▶ [PROVIDED RECORDS]:
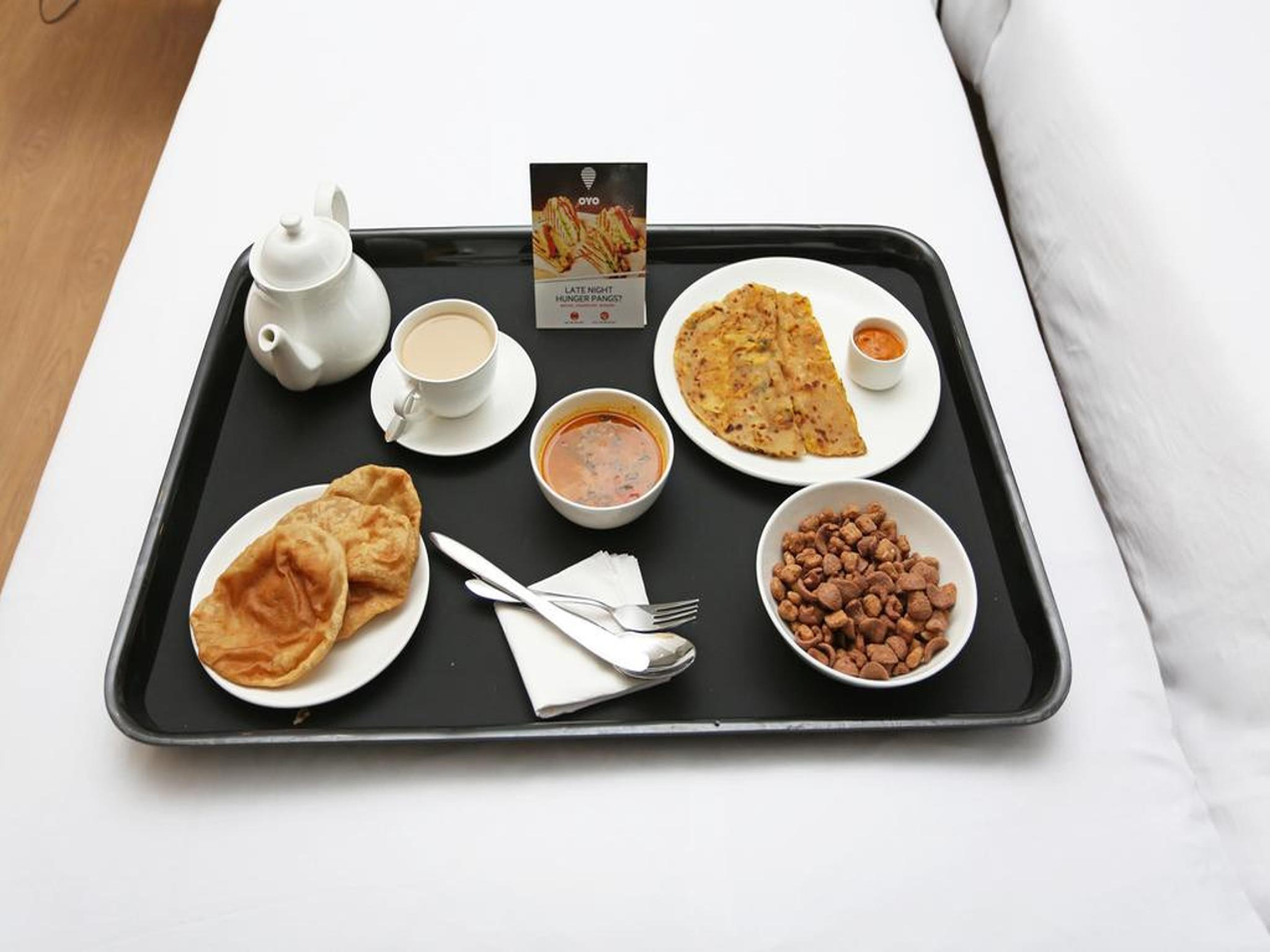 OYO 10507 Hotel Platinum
* * *
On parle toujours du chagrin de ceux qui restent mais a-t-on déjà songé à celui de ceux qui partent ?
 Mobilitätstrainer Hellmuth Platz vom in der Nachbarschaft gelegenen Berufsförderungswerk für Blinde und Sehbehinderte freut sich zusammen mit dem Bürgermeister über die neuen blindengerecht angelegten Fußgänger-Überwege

▶ [INSTRUCTIONS TO FOLLOW]:
Given the records above, reproduce precisely and only the lines between the line holding "On parle toujours" and the line holding "Mobilitätstrainer Hellmuth Platz", inclusive.

▶ [WRITTEN SOLUTION]:
On parle toujours du chagrin de ceux qui restent mais a-t-on déjà songé à celui de ceux qui partent ?
 Mobilitätstrainer Hellmuth Platz vom in der Nachbarschaft gelegenen Berufsförderungswerk für Blinde und Sehbehinderte freut sich zusammen mit dem Bürgermeister über die neuen blindengerecht angelegten Fußgänger-Überwege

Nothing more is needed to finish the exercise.